(moved from MergingOoAndRelational)
Often an application (or database query) requests an entire record from a database table, even if only some of the columns are going to be used.
Some programmers believe this is a bad practice; others disagree.
Advantages of requesting the entire record:
- The query is simpler and more compact.
- The field names are not scattered throughout the SQL code.
- It can greatly simplify interface code.
- Fewer ChangePoints for typical additions or removal of column usage. Long lists of attribute or column names are a yellow-alert CodeSmell related to TooManyParameters.
- If the DBA knows that it is safe to delete a field, the DBA can delete the field without changing the queries.
- If the DBA knows that it is safe to delete a field, the DBA does not need to deprecate the field before deleting the field. This saves hassle.
Advantages of specifying just the fields that are going to be used:
- Always ask the database for what you need, and no more. Then you won't be surprised by a performance problem the first time that your application encounters a larger data set than you expected.
- If the entire record is requested, even the best logger may never be able to know which columns an application actually uses. "Solving" that might create security problems.
- As the system changes, it is often necessary to find queries that reference some particular field. If a query explicitly mentions required fields by name, this makes it somewhat easier to find queries that are affected by proposed changes to schema.
- Combined with DISTINCT (if using SQL and not a smarter RelationalAlgebra), it guarantees that the query is correct. If you retrieve many fields, but only examine a few, your application may see duplication of the effective records that it's actually using. (See AlwaysUseSelectDistinct, SelectDistinctIsaCodeSmell.)
Context / Scalability:
- The performance impact of requesting more fields than needed increases with the number of records retrieved, and may be affected by transaction modes and query method. Performance details will vary wildly among different database system implementations and their features for dealing (or not) with concurrency.
Work-arounds:
- One could flag any such query against a table with deprecated fields as a warning. The warning can be addressed by altering the code to explicitly request the fields it will use like it probably ought to have done in the first place. Regarding query tools that look at the existing table definition, perhaps, just filter out warnings from those client applications and ignore them.

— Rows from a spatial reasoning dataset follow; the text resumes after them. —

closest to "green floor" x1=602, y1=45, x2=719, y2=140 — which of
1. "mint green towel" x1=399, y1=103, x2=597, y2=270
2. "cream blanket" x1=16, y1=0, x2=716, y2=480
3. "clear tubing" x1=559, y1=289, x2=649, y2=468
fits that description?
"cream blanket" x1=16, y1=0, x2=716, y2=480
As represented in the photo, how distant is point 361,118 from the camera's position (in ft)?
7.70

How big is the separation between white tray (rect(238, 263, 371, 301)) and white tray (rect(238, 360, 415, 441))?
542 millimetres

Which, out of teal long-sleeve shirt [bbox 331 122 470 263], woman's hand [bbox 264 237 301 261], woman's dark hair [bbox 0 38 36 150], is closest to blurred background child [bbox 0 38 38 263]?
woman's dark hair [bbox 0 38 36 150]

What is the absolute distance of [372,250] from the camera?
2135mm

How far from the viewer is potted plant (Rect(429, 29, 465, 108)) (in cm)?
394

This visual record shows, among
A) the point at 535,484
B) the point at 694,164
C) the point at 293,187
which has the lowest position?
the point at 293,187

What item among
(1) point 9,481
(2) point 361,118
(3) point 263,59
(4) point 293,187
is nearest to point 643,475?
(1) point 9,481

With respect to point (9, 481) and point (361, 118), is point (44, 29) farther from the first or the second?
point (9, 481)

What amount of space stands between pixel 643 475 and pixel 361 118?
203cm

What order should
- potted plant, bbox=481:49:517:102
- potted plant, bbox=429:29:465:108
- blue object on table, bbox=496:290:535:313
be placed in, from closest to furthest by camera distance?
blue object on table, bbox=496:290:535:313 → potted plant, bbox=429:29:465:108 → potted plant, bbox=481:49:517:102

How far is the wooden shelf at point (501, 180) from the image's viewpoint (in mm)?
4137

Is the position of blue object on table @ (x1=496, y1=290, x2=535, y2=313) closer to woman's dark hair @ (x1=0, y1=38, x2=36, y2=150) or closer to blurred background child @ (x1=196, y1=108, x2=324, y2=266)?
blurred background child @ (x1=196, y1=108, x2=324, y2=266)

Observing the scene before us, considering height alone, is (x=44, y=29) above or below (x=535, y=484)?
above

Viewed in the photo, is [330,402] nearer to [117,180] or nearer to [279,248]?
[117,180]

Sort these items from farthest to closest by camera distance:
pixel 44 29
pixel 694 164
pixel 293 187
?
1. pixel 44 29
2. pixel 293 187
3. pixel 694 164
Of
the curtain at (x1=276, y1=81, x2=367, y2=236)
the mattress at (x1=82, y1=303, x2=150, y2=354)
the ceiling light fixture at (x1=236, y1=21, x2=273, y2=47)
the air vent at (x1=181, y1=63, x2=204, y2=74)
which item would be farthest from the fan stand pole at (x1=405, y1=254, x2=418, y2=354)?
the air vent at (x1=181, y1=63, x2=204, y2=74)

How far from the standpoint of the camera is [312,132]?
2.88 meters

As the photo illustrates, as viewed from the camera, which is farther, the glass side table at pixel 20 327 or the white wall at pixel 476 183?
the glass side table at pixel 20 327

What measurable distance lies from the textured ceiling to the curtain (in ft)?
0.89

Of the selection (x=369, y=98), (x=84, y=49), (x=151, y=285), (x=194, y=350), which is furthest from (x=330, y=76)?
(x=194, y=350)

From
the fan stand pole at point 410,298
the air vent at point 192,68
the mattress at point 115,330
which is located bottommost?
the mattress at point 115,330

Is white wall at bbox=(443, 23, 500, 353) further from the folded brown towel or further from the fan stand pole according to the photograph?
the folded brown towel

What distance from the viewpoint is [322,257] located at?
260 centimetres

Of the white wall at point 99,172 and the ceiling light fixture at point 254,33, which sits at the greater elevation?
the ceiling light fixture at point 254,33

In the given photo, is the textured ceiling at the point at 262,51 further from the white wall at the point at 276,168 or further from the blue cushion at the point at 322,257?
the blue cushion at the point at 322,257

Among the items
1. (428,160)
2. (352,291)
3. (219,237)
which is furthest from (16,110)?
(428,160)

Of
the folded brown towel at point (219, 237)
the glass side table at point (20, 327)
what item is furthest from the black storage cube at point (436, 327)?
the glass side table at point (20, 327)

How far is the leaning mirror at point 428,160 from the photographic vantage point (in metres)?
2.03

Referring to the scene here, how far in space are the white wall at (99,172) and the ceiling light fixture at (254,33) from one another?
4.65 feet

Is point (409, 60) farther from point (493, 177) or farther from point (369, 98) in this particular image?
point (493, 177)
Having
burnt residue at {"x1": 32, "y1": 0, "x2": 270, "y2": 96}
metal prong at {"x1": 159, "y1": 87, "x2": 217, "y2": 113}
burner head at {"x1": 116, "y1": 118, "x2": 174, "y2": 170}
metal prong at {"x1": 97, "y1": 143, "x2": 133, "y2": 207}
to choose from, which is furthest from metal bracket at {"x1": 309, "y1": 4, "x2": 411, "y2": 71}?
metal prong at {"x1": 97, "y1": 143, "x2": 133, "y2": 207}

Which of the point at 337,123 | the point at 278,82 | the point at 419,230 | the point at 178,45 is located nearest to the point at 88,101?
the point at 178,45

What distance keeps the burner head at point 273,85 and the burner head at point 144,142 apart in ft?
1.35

It can greatly simplify interface code.
How? I can't think of any host language APIs I've worked with that would be affected one way or the other. The fields you need, you mention. The others, you don't.
Long lists of attribute or column names are a yellow-alert CodeSmell related to TooManyParameters.
Agree, as a general principle. However, the number of fields needed by the code running the query is whatever it is; this seems orthogonal to the choice of retrieving more fields than necessary from a query.
If the DBA knows that it is safe to delete a field, the DBA can delete the field without changing the queries.
And how would a DBA "know" this? You have to search through code anyway to find references to such a field. If you find references to a field only in the code, but not in the query itself, you have to study the code enough to backtrack to the query supplying the field -- if in fact the hit was a legitimate reference to the field.
If a query mentions the field explicitly, it will almost always be easier to find the field reference, and recognize it as such quickly and without doubt. (The only exception to this is in code that dynamically builds query strings.) You can then work forward from there to the code that uses the query's results.
This also relates to: The field names are not scattered throughout the SQL code. I find this to be an advantage when refactoring schema, rather than a disadvantage -- particularly if field names have been chosen carefully.